The operation of T-CUP consists of data acquisition and image reconstruction. For the data acquisition, the intensity distribution of a 3D spatiotemporal scene, I[m,n,k], is first imaged with a beam splitter to form two images. The first image is directly recorded by a 2D imaging sensor via spatiotemporal integration (defined as spatial integration over each pixel and temporal integration over the entire exposure time). This process, which forms a time-unsheared view with an optical energy distribution of Eu[m,n], can be expressed by

𝐸u[𝑚,𝑛] = 𝜂∑𝑘(ℎu∗𝐼)[𝑚,𝑛,𝑘]

where η is a constant, hu represents spatial low-pass filtering imposed by optics in the time-unsheared view, and * denotes the discrete 2D spatial convolution operation [15].

Figure 3: Schematic of the T-CUP System [15].

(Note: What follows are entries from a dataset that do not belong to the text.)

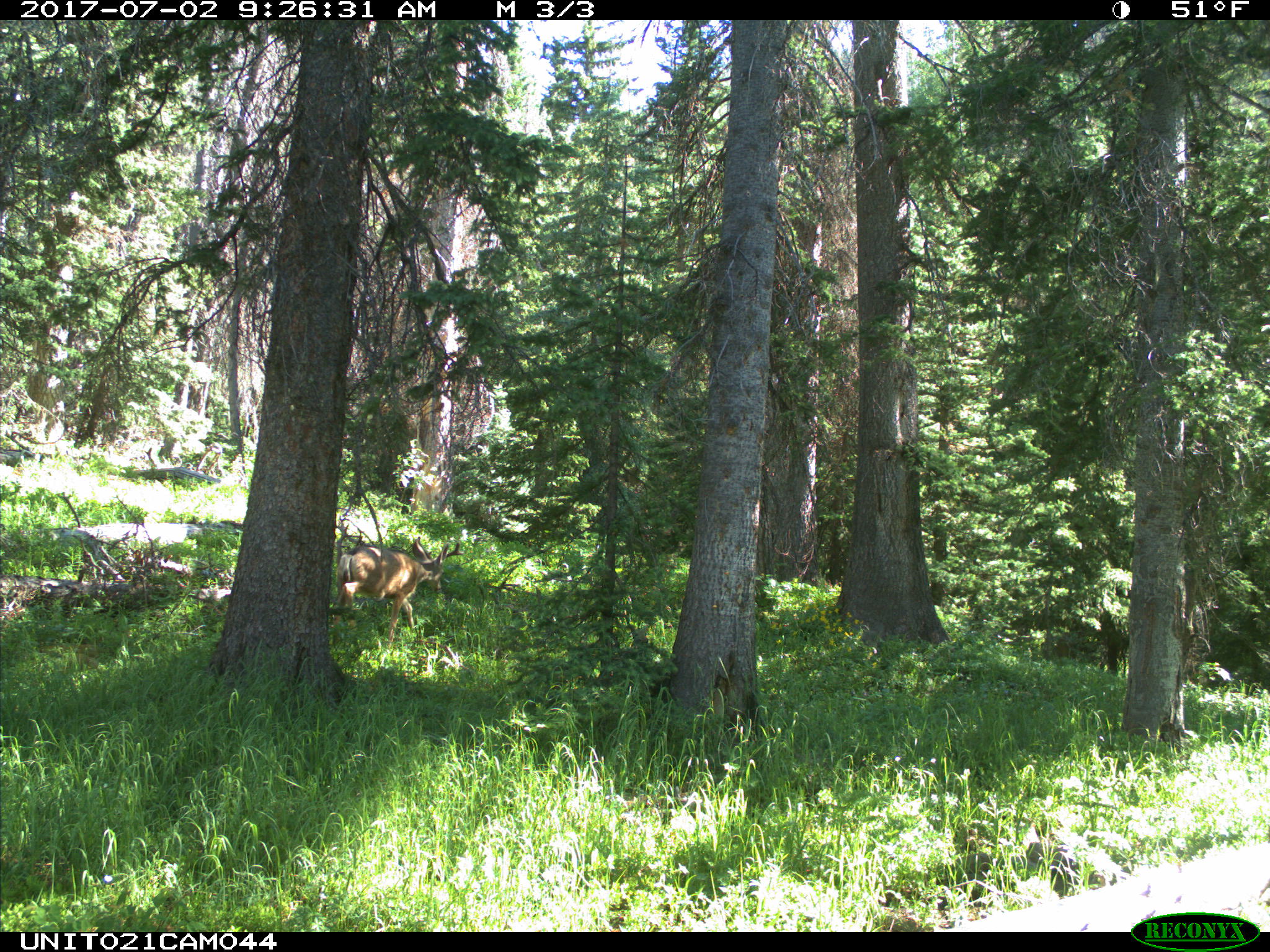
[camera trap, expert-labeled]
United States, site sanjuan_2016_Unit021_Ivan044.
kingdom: Animalia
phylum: Chordata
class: Mammalia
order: Artiodactyla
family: Cervidae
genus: Odocoileus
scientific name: Odocoileus hemionus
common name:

By improving the frame rate by two orders of magnitude compared with the previous state-of-the-art, T-CUP demonstrated that the ever-lasting pursuit of a higher frame rate is far from ending. As the only detection solution so far available for passively probing dynamic self-luminescent events at femtosecond timescales in real time, T-CUP was used to reveal spatiotemporal details of transient scattering events that were inaccessible using previous systems. The compressed-sensing-augmented projection extended the application of the Radon transformation to probing spatiotemporal datacubes. This general scheme can be potentially implemented in other imaging modalities, such as tomographic phase microscopy and time-of-flight volumography. T-CUP’s unprecedented ability for real-time, wide-field, femtosecond-level imaging from the visible to the near-infrared will pave the way for future microscopic investigations of time-dependent optical and electronic properties of novel materials under transient out-of-equilibrium conditions. With continuous improvement in streak camera technologies, future development may enable a 1 quadrillion fps (10^15 fps) frame rate with a wider imaging spectral range, allowing direct visualization and exploration of irreversible chemical reactions and nanostructure dynamics [15].